The climbers weren’t just firefighters and cops and EMTs, though there were plenty of those in the crowd. Community members climbed too, each one wearing a lanyard with a single name and photograph — one of the 422 — carried the whole way up. At the top, every climber rang a ceremonial bell and read their person’s name aloud into a microphone, so that by the end of the day, all 422 names had been spoken, one at a time, by someone who’d just climbed a skyscraper’s worth of stairs to say it.
It’s the kind of ritual that sounds almost too on-the-nose written down — stairs, a bell, a name — and then it isn’t, once you picture 300 people actually doing it, floor after floor, in a building with no view and no reward at the top except the next name to call out.
Ten years running now means this has become one of those quiet fixtures on the Boone County calendar, the sort of thing that doesn’t make headlines outside a short recap but keeps showing up every year anyway, carried by people willing to put in the physical work of remembering rather than just the emotional kind.
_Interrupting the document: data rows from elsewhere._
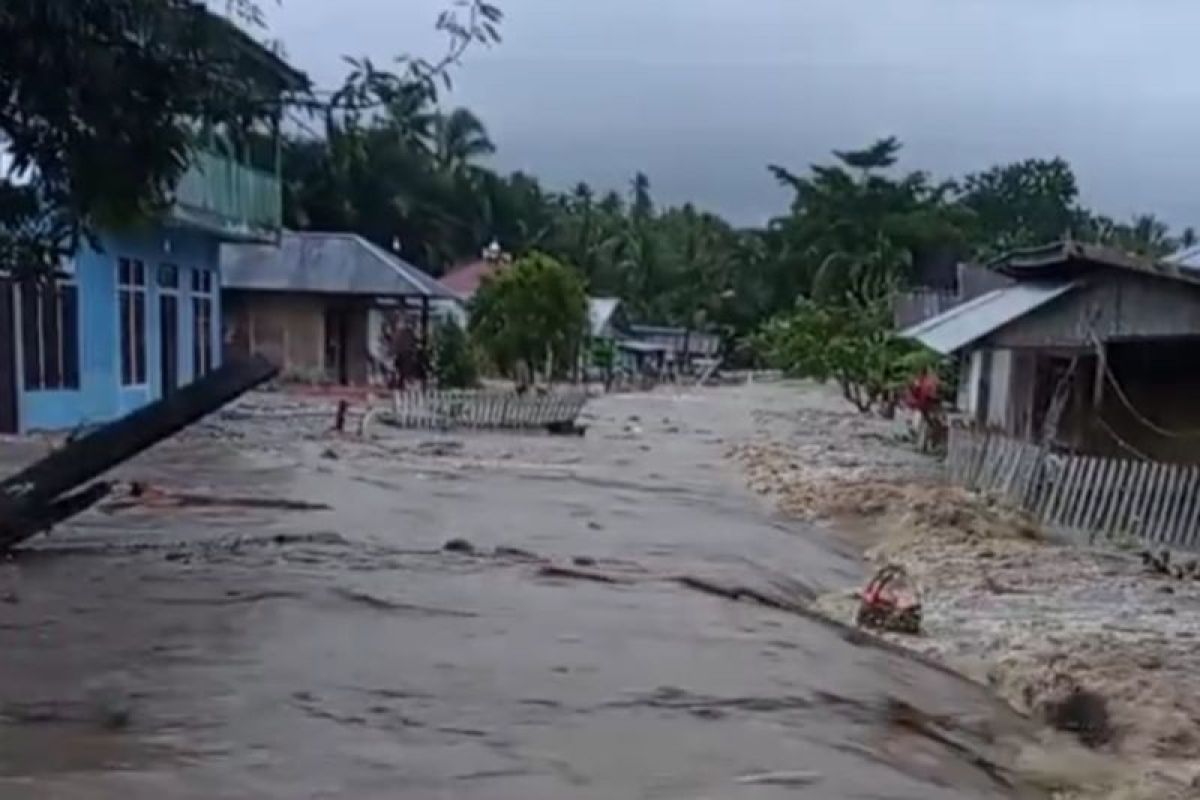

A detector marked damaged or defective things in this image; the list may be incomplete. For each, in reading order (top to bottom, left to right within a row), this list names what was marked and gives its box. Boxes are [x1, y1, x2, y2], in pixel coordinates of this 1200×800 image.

rusty metal roof [902, 283, 1080, 355]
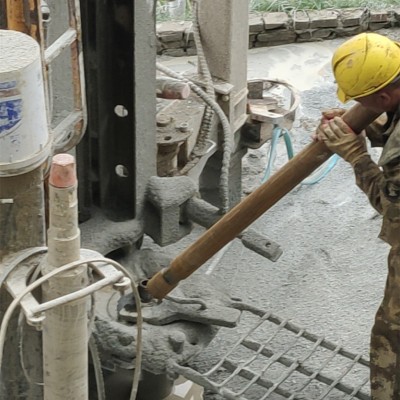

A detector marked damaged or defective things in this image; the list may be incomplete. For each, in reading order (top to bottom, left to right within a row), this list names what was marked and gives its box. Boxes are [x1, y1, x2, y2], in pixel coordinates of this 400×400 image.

rusty metal pipe [147, 104, 382, 300]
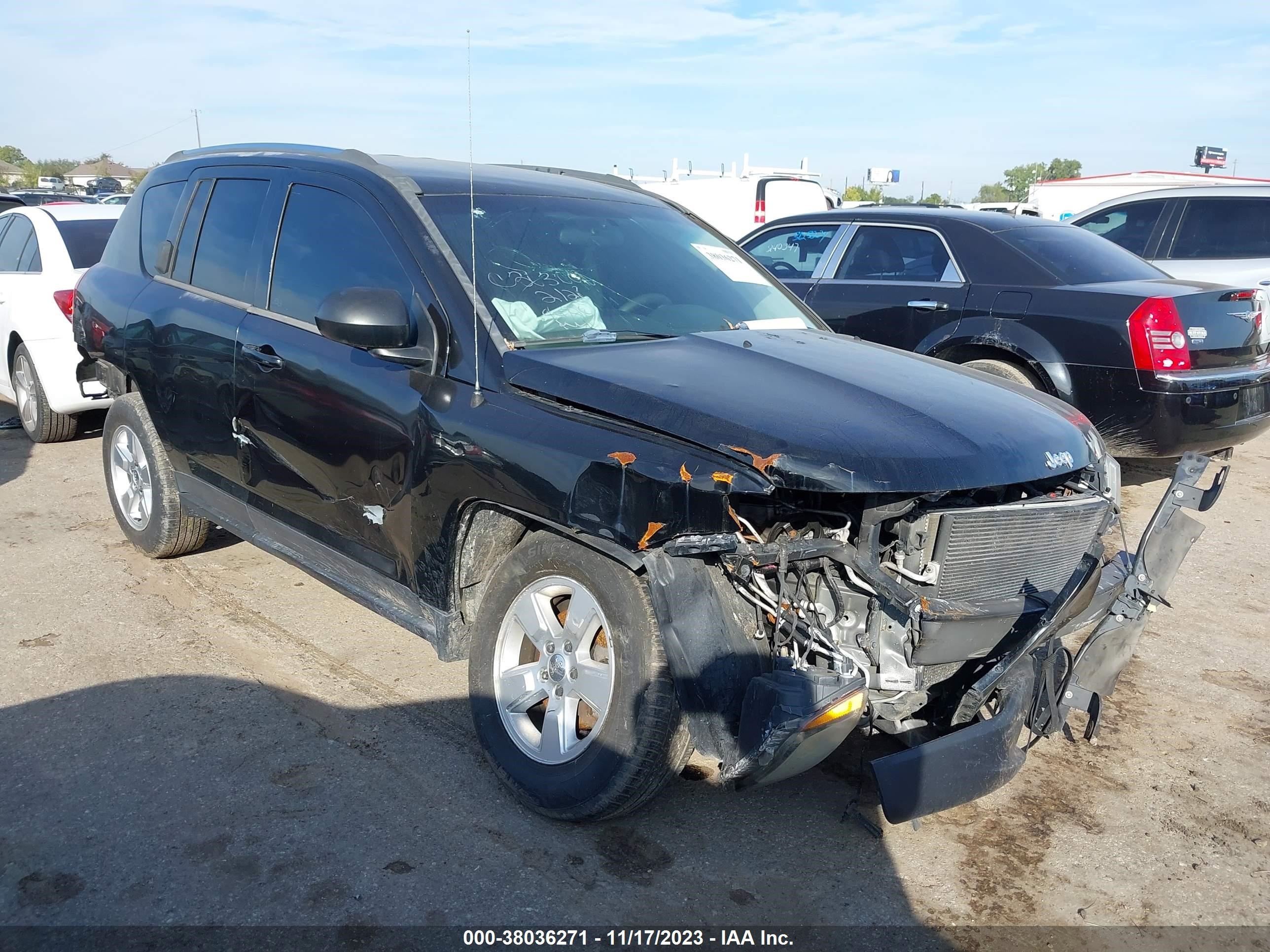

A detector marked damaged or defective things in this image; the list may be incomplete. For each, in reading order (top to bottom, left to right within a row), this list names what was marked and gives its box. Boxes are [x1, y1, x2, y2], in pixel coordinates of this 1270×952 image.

orange rust scrape [635, 523, 665, 550]
orange rust scrape [731, 449, 777, 475]
crumpled hood [500, 327, 1097, 492]
damaged front end [650, 452, 1224, 822]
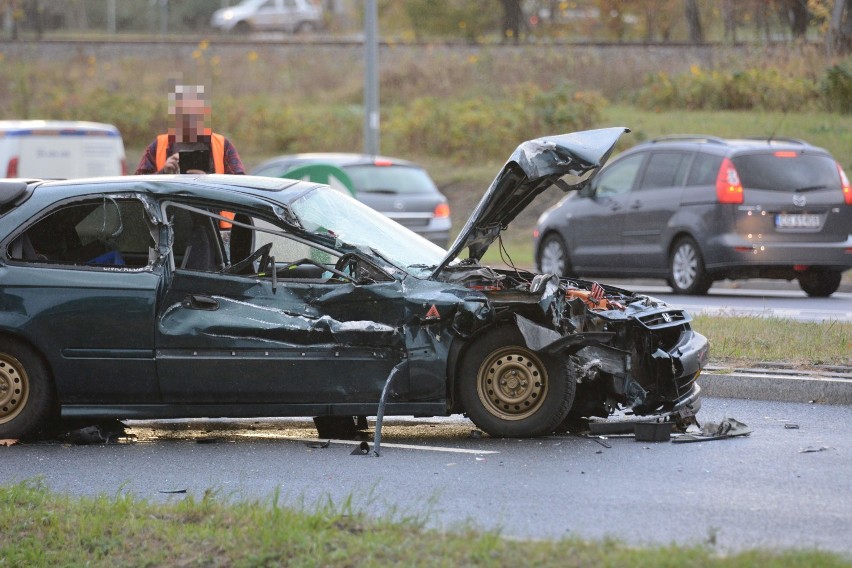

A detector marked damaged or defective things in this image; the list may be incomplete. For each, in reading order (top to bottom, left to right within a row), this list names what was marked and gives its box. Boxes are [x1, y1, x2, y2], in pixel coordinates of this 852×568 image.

wrecked green car [0, 127, 704, 440]
detached car part on road [0, 129, 704, 440]
shattered windshield [290, 186, 446, 278]
crumpled car hood [432, 129, 624, 280]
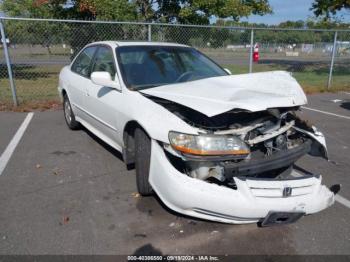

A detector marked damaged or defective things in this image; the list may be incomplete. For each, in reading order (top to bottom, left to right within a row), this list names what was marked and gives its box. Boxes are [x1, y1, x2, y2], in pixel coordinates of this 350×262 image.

crumpled hood [139, 71, 306, 117]
broken headlight [169, 131, 249, 156]
severe front damage [141, 71, 334, 225]
damaged bumper [149, 140, 334, 224]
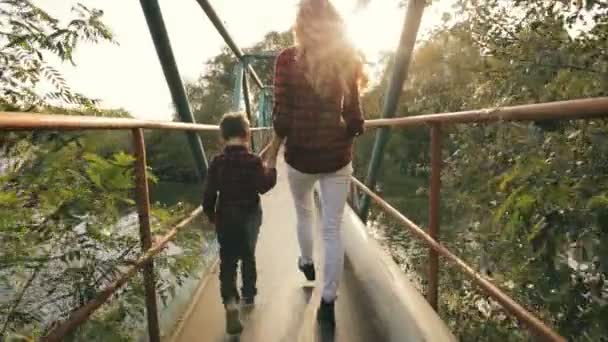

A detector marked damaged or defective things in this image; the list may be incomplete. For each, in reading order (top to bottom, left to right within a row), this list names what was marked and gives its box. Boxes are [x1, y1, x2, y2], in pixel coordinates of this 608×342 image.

rusty railing post [132, 128, 162, 342]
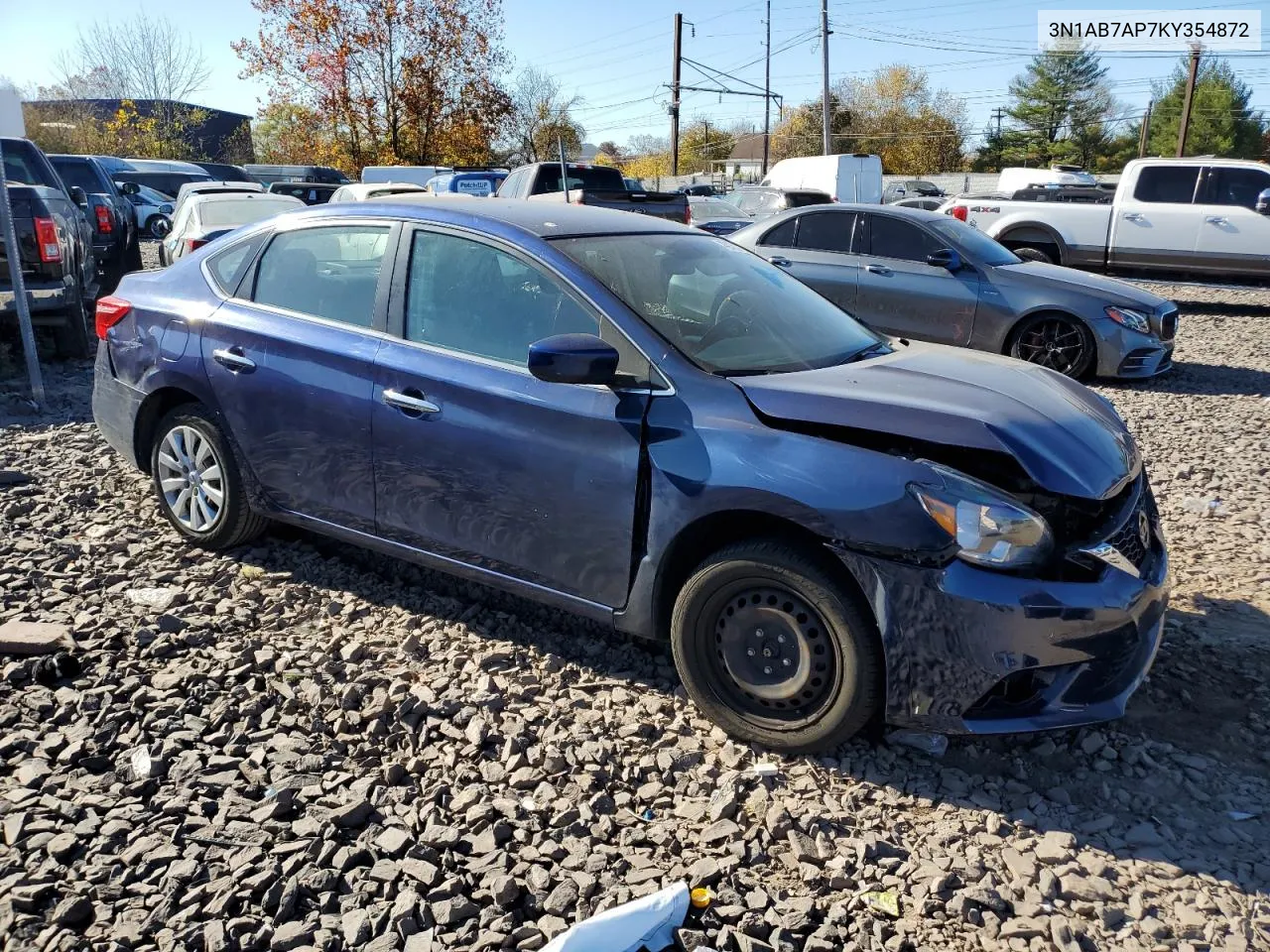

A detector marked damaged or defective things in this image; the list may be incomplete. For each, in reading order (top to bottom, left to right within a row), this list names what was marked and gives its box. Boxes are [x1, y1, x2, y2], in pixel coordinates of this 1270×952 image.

It’s worth noting alongside the water-rescue training story making the rounds this week (see today’s Rundown) — a reminder that the people who show up when the river floods or the building burns are often the same people spending a Saturday climbing stairs for strangers who never got the chance to grow old.
There’s no ticket or sign-up link to pass along this time — by the nature of the event, this year’s climb has already happened. But if the Memorial Stair Climb is new to you, it’s worth keeping an eye out for next year’s date, and worth a moment now just knowing it happened, again, ten years running, right up the road in Columbia.